Now to use the OpenMPI over the cluster a NFS shared directory needs to be created on the Controller/Master Node and mounted on the same location on all the compute nodes.
Install NFS on the nodes. This is to be followed in both the controller and compute node with few basic differences.
Controller/Server node configuration¶
`. Install NFS packages
sudo yum -y install nfs-utils libnfsidmap libnfsidmap-devel
- Create a directory to be shared
mkdir /home/centos/openmpi_shared_directory
sudo chmod 777 /home/centos/openmpi_shared_directory
- Change the
/etc/exports
file, to add the subnet/ip address and the directory that will be shared
sudo sh -c "echo -e '/home/centos/openmpi_shared_directory 192.168.100.0/24(rw,sync,no_root_squash,no_all_squash)' >> /etc/exports"
Here “192.168.100.0/24” is the subnet address of all the compute nodes.
NOTE:The NFS server needs to be restarted when you do this. As the server is yet not started we don’t need to worry about that.
- Enable and start the services
sudo sh -c "echo -e '[Install]\nWantedBy=multi-user.target' >> /usr/lib/systemd/system/nfs-idmap.service"
sudo sh -c "echo -e '[Install]\nWantedBy=multi-user.target' >> /usr/lib/systemd/system/nfs-lock.service"
This makes sure that nfs-lock and nfs-idmap services have the Install section and can be started. nfs-lock and nfs-idmap are linked to the rpc-statd.service and nfs-idmapd.service.
Enable the various services
sudo systemctl enable rpcbind
sudo systemctl enable nfs-server
sudo systemctl enable rpc-statd.service
sudo systemctl enable nfs-idmapd.service
Start the various services
sudo systemctl start rpcbind
sudo systemctl start nfs-server
sudo systemctl start nfs-lock
sudo systemctl start nfs-idmap
- Adding the services to the firewall
sudo firewall-cmd --permanent --zone=public --add-service=nfs
sudo firewall-cmd --permanent --zone=public --add-service=mountd
sudo firewall-cmd --permanent --zone=public --add-service=rpc-bind
- Reloading the firewall
sudo firewall-cmd --reload
Compute node configuration¶
- Install NFS packages
sudo yum -y install nfs-utils libnfsidmap libnfsidmap-devel
- Create the directory where the shared directory has to be mounted
mkdir /home/centos/openmpi_shared_directory
sudo chmod 777 /home/centos/openmpi_shared_directory
- Enabling and starting the services
sudo sh -c "echo -e '[Install]\nWantedBy=multi-user.target' >> /usr/lib/systemd/system/nfs-idmap.service"
sudo sh -c "echo -e '[Install]\nWantedBy=multi-user.target' >> /usr/lib/systemd/system/nfs-lock.service"

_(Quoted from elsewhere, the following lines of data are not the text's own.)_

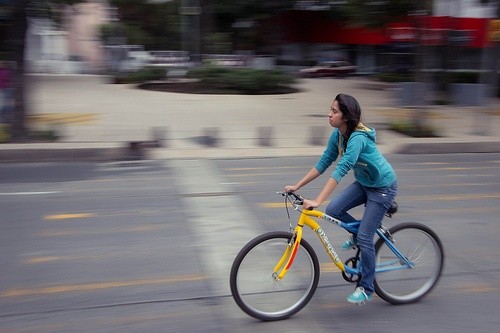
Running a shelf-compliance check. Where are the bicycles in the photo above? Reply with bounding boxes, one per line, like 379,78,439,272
229,186,444,321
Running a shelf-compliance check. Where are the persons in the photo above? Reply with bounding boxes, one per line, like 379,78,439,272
283,93,396,303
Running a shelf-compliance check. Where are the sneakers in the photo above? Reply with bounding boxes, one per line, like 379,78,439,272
346,286,374,302
341,234,357,250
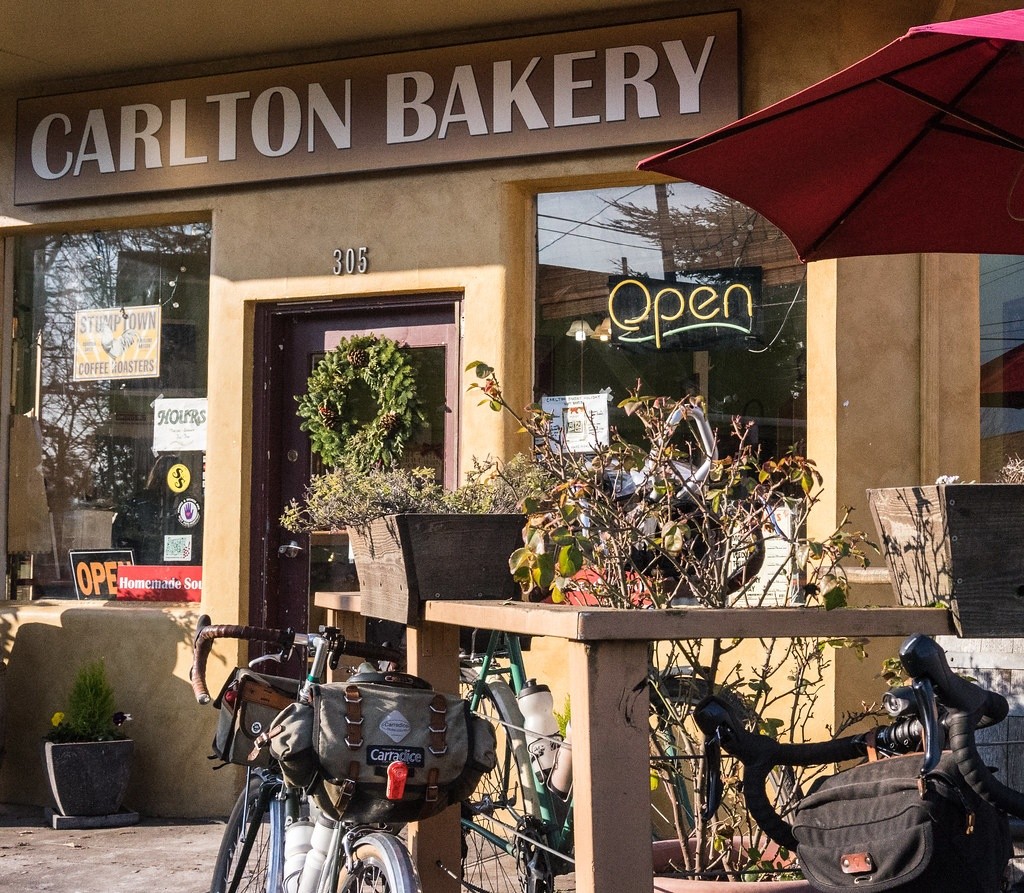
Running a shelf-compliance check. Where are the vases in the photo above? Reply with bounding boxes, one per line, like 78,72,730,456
41,732,141,831
864,482,1024,638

This makes sure that nfs-lock and nfs-idmap services have the Install section and can be started. nfs-lock and nfs-idmap are linked to the rpc-statd.service and nfs-idmapd.service.

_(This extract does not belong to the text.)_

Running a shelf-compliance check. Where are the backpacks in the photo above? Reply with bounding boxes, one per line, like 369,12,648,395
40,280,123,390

Enable the various services
sudo systemctl enable rpcbind
sudo systemctl enable nfs-server
sudo systemctl enable rpc-statd.service
sudo systemctl enable nfs-idmapd.service
Start the various services
sudo systemctl start rpcbind
sudo systemctl start nfs-server
sudo systemctl start nfs-lock
sudo systemctl start nfs-idmap
- Mount the directory
sudo mount -t nfs 192.168.100.100:/home/centos/openmpi_shared_directory/ /home/centos/openmpi_shared_directory/
Here 192.168.100.100 is the ip address of the Controller/Server node.
If this command hangs for a while and/or gives connection timed out error. That means the firewall wasn’t set up properly.

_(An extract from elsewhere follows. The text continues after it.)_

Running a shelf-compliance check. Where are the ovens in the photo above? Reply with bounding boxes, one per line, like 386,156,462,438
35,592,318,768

Checking whether the directory was mounted
To check whether the directory was mounted properly you can run the following command
df -h
This command should give a output like this
Filesystem Size Used Avail Use% Mounted on
/dev/vda1 20G 2.4G 18G 12% /
devtmpfs 984M 0 984M 0% /dev
tmpfs 1001M 0 1001M 0% /dev/shm
tmpfs 1001M 89M 913M 9% /run
tmpfs 1001M 0 1001M 0% /sys/fs/cgroup
192.168.100.100:/home/centos/openmpi_shared_directory 20G 2.4G 18G 12% /home/centos/openmpi_shared_directory
The last line in the section above shows the mounted directory from the Controller/Server node.